Friday, February 27, 2009

Art Hogan's Bottom Seriously Violated

Sorry! I didn't know how else to word the headline. ;)

November 21, 2008

Art Hogan's Bottom Call

“This market is indiscriminately selling and ignoring good news out of IBM, GE, and ignoring good news on the monetary policy front.. all of that’s being ignored while we’re in liquidation mode.”

“I think if you look at all the carnage we’ve done to the major indices, the bottom gets put in today.“


That was said on October 10, 2008. The S&P closed that day at 899.22. It closed today at 735.09. That's an 18% loss for those keeping track at home.

What's 18% in this environment?

A pessimist would say that at today's
0.25% interest rate on three month treasury bills, it's going to take 66 years to safely make it back. Why not 72 years? Fortunately, the interest will compound and you'll soon be earning interest on that interest.

On the other hand, a pessimist would say that at today's
14.03% interest on a typical credit card, that's just 15 months of interest.

What on earth? How did the pessimist get in there twice? I was planning to have an optimist offer the rebuttal. Sorry!

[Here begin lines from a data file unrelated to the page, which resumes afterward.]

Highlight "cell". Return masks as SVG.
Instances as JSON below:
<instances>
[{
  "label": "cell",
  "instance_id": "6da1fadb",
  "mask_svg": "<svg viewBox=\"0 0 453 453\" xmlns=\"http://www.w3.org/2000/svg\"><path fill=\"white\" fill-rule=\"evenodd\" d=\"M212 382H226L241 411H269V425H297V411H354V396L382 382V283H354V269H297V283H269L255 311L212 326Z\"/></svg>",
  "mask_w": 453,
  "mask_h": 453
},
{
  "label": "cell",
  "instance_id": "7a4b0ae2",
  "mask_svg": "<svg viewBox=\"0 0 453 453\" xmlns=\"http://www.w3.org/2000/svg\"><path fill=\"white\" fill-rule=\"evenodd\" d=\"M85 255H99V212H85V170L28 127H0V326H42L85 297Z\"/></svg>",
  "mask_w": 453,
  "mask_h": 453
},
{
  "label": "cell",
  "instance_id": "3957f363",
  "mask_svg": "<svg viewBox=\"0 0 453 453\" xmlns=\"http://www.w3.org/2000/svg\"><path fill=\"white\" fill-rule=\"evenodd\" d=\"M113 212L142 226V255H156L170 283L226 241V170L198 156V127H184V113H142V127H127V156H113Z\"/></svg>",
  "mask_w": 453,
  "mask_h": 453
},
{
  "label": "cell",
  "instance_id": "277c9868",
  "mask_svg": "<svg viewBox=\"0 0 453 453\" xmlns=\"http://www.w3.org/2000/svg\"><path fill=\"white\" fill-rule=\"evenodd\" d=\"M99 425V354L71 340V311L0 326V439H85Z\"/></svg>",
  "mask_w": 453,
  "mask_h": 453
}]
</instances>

Let's look at that good news out of GE we've apparently been ignoring. It closed at 21.50 on October 10, 2008. It closed down 6.5% today to 8.51. That's a 60% loss.

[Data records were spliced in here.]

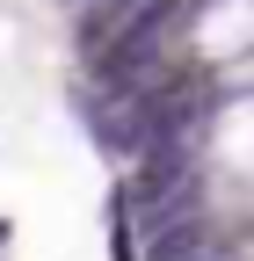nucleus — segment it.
Listing matches in <instances>:
<instances>
[{
	"label": "nucleus",
	"mask_w": 254,
	"mask_h": 261,
	"mask_svg": "<svg viewBox=\"0 0 254 261\" xmlns=\"http://www.w3.org/2000/svg\"><path fill=\"white\" fill-rule=\"evenodd\" d=\"M247 37H254V0H225V8H211V29H204L211 51H240Z\"/></svg>",
	"instance_id": "f257e3e1"
},
{
	"label": "nucleus",
	"mask_w": 254,
	"mask_h": 261,
	"mask_svg": "<svg viewBox=\"0 0 254 261\" xmlns=\"http://www.w3.org/2000/svg\"><path fill=\"white\" fill-rule=\"evenodd\" d=\"M225 130H233V138H225V145H233L240 160H254V109H240V116H233Z\"/></svg>",
	"instance_id": "f03ea898"
}]
</instances>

GE cuts quarterly dividend to 10 cents a share

In a statement Friday, CEO Jeff Immelt said that GE's board of directors cut the payout to strengthen its balance sheet and provide "additional flexibility." GE is trying to protect its top 'AAA' credit rating despite growing doubts over the stability of its GE Capital lending unit.

Those are growing doubts over stability from an indiscriminate selling, the ignoring of good news, and a liquidation mode mindset though. I want to make that clear.